[Start of RECORD LIST]

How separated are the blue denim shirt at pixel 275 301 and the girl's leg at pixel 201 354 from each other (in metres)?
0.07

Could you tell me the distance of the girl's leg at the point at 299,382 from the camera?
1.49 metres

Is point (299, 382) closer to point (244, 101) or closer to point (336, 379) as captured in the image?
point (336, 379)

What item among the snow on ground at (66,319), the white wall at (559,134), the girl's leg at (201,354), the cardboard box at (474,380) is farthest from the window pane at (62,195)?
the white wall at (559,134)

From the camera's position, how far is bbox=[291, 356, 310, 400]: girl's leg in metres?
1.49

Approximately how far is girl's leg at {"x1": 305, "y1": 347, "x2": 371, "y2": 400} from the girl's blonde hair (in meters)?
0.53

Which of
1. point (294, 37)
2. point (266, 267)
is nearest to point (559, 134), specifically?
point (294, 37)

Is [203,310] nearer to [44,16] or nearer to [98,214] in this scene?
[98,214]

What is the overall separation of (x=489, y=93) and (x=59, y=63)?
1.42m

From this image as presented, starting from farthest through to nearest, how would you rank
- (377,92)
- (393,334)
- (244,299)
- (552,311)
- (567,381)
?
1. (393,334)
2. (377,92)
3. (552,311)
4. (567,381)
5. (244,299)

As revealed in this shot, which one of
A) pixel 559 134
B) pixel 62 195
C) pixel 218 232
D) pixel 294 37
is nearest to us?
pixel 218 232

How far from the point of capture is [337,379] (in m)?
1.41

[End of RECORD LIST]
[Start of RECORD LIST]

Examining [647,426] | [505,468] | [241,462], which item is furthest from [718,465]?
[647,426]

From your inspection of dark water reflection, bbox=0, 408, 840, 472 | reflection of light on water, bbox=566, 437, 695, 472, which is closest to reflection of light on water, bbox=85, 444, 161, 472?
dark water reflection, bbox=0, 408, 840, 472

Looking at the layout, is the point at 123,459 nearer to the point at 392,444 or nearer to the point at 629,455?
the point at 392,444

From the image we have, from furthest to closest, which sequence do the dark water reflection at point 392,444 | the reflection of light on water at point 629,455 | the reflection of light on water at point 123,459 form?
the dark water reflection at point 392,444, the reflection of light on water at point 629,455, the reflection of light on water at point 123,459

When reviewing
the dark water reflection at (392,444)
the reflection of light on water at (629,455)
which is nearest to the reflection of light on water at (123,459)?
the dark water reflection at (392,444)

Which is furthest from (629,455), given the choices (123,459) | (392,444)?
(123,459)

[End of RECORD LIST]

THE TASK:
Could you gather every line of the data above that contains the word "nearer" and copy out each of those lines?

WRITTEN SOLUTION:
Is [203,310] nearer to [44,16] or nearer to [98,214] in this scene?
Looking at the layout, is the point at 123,459 nearer to the point at 392,444 or nearer to the point at 629,455?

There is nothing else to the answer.